For a born and bred upstate NY girl like me, stepping out of the airport and into the roasting sun makes me feel like I’m almost on fire. I’m combustible here in the outback. I could go up in flames at any moment.
The sun comes with its own set of fears – scorching my pale skin each second I’m exposed to it – but it’s nighttime in the outback I’m really dreading.
After touring the iconic Ayers Rock, aka Uluru, our small tour group alights upon the designated campsite. We’re spending the night out in the open, no protection from all the wild things I imagine inhabit this landscape. I’ve been in Australia long enough to have a healthy appreciation for snakes and spiders of all kind, not to mention the new species I’ve only learned about since arriving: cassowaries (large, flightless birds with massive claws) and dingoes (free-roaming dogs that most certainly want to steer clear of), to name just two. Even cute and cuddly seeming koalas and kangaroos have lost their luster during my time here, now that I know how much damage the former does to its female partner during mating and the latter does to any animal or person who crosses him. My only consolation is that the country’s many dreaded water creatures – box jellyfish, crocodiles, and great white sharks – can’t reach me here out in the middle of the desert.

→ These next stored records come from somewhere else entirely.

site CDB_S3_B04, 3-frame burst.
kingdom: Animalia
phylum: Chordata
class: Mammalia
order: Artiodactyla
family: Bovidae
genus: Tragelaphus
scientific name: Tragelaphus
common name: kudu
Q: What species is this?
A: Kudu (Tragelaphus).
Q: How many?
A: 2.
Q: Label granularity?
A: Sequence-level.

Still, thoughts of all these creatures are swimming in my head as I unroll my sleeping bag. I subtly but vigorously shake mine free of any creepy crawlers who might be lurking inside. We’re handed swags, waterproof shells made of canvas, an outer layer to keep us warm. Now that the sun has disappeared, the heat has too. I shiver as I climb into my makeshift bed. Is that something brushing against my foot? Did a hair just blow across my forehead or is it a scorpion? For several long minutes, I obsess over my surroundings. Until I notice the sky. I’ve been so busy fretting until now that I haven’t noticed the brilliant sky spread out above me. It is the vastest, starriest one I’ve ever seen, totally un-obscured by clouds or trees or lights or pollution.

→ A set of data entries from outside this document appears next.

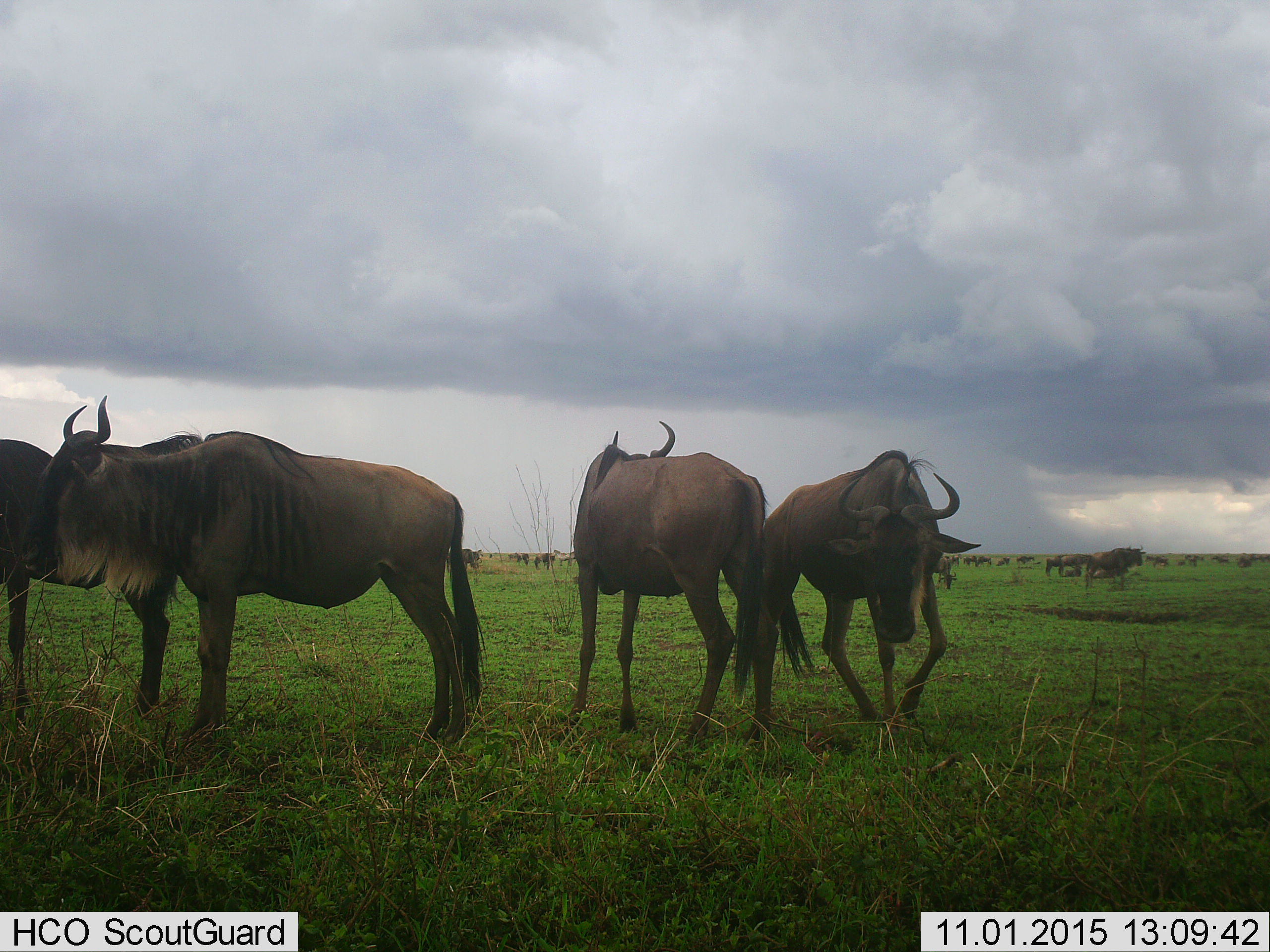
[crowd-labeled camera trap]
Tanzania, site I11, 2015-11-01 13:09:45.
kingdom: Animalia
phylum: Chordata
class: Mammalia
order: Artiodactyla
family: Bovidae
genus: Connochaetes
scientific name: Connochaetes taurinus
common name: blue wildebeest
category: wildebeest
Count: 11-50.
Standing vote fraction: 100%.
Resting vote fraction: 0%.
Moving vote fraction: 56%.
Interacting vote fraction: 0%.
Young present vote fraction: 0%.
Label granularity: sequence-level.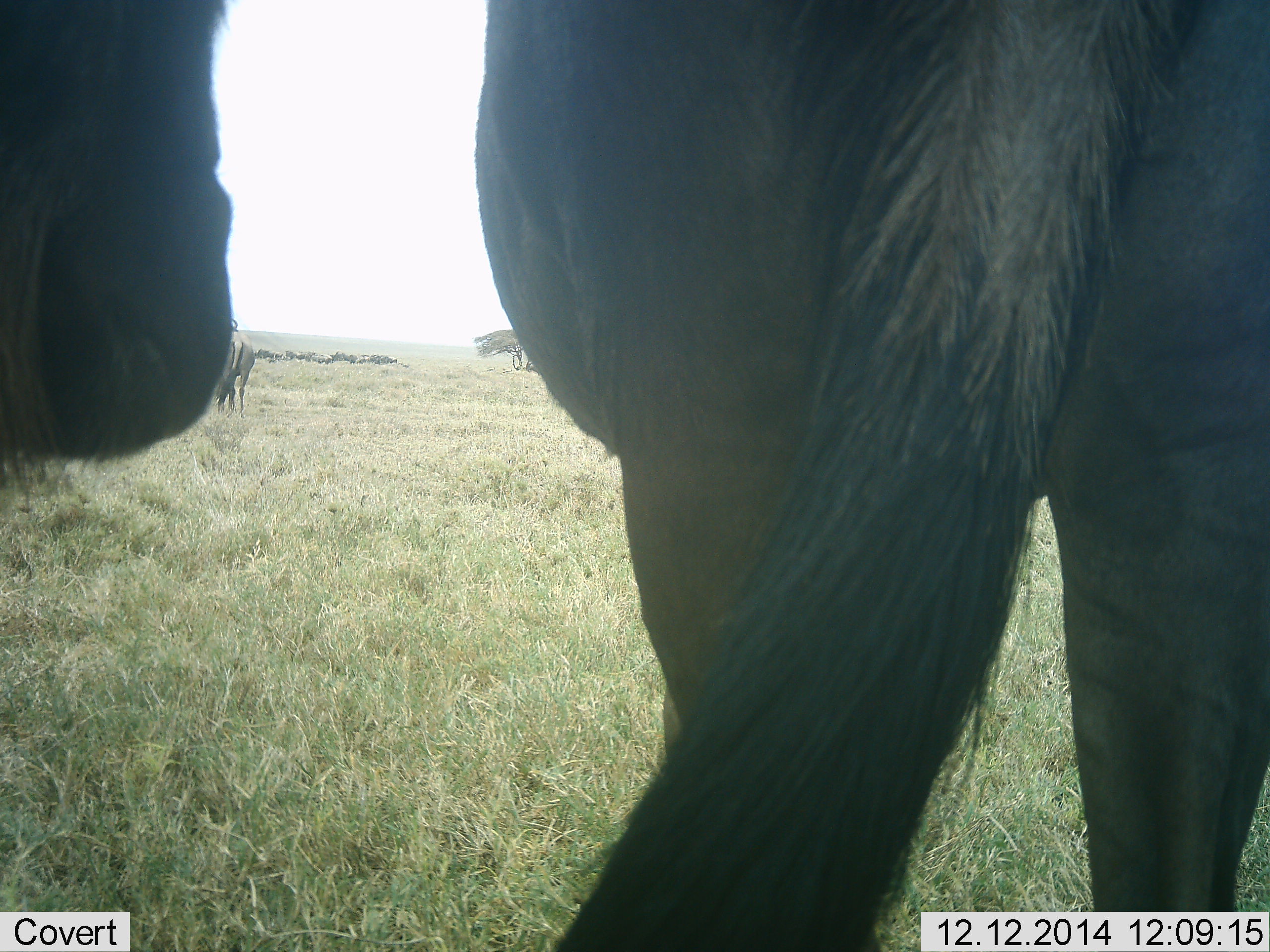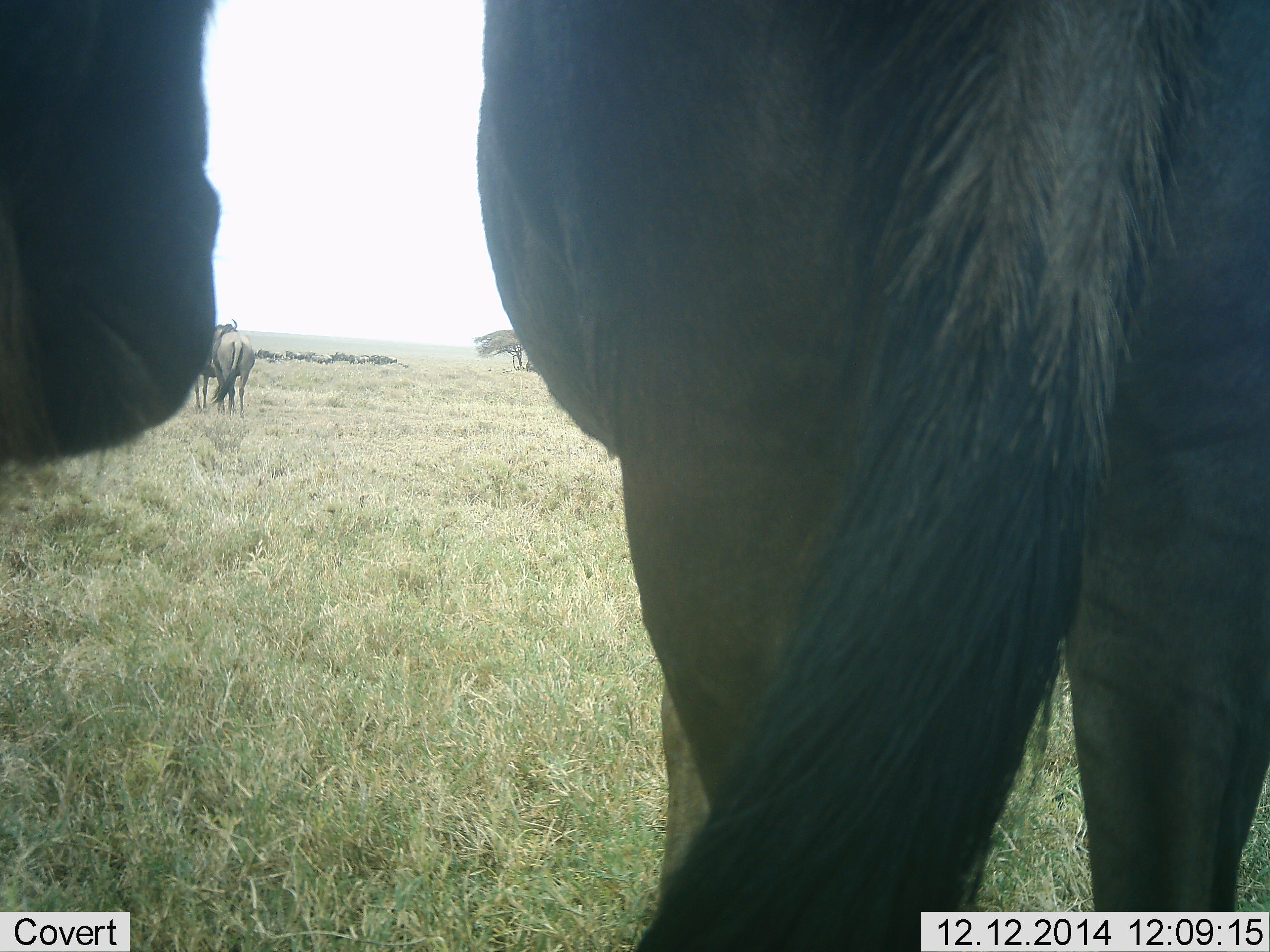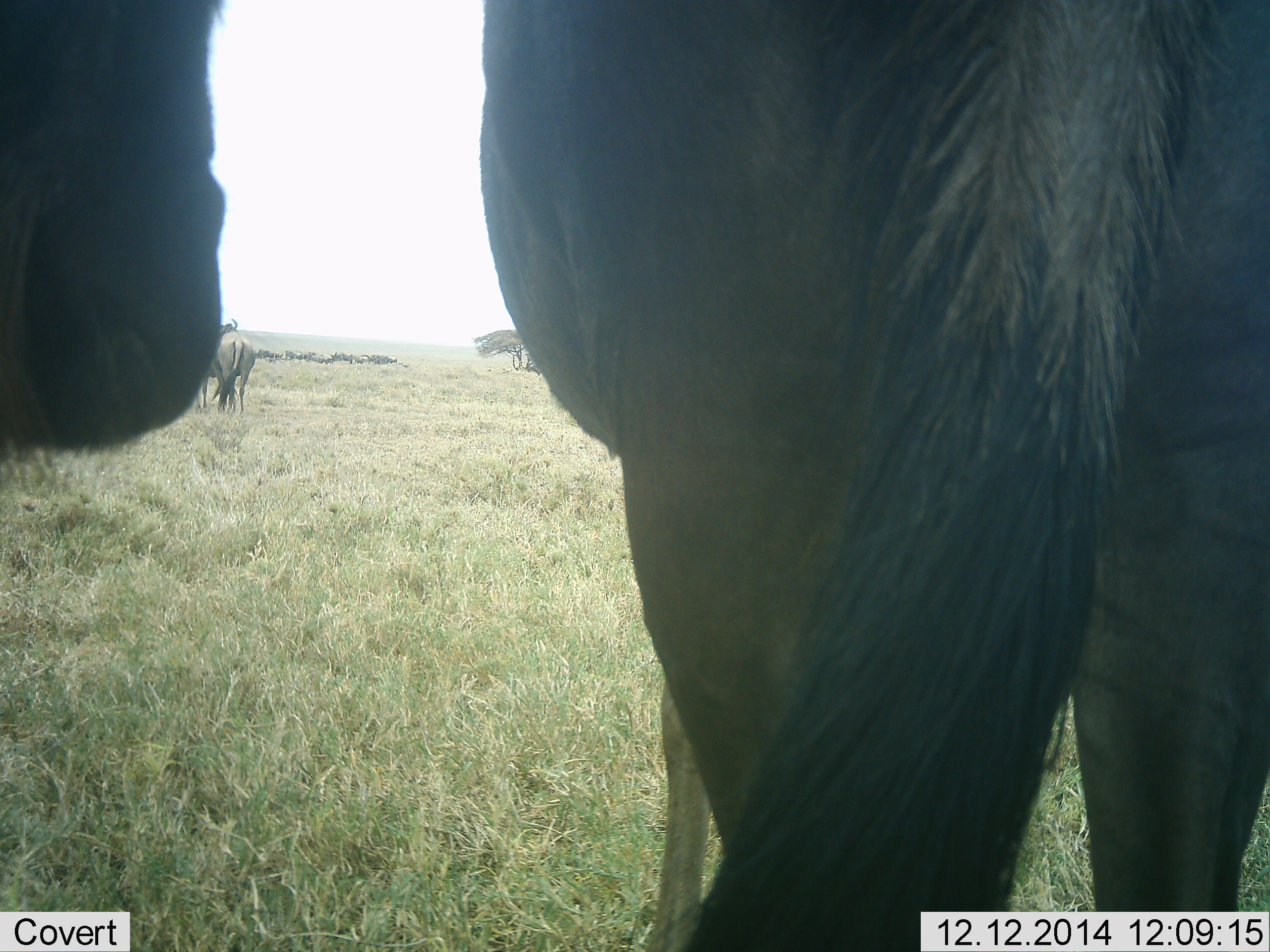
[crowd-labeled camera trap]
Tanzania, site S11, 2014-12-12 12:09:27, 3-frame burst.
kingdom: Animalia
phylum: Chordata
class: Mammalia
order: Artiodactyla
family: Bovidae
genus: Connochaetes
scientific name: Connochaetes taurinus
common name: blue wildebeest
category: wildebeest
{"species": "wildebeest (blue wildebeest) (Connochaetes taurinus)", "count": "4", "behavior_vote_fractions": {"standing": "100%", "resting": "10%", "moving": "0%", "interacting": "0%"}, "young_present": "0%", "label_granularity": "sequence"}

That sky sweeps the fear right out of me. It absorbs me into my surroundings, makes me forget that I’m afraid of creatures I cannot see. Now, instead of wishing for sleep, of wishing for the night to be over so that I don’t have to think about spider bites, I want to stay awake all night. But it’s like a drug, that sky, and at some point I fall into a deep sleep. When our tour guide wakes me up at 5 a.m., no deadly creatures have harmed me. I’m ready for the next day’s adventure – and the next night’s, too.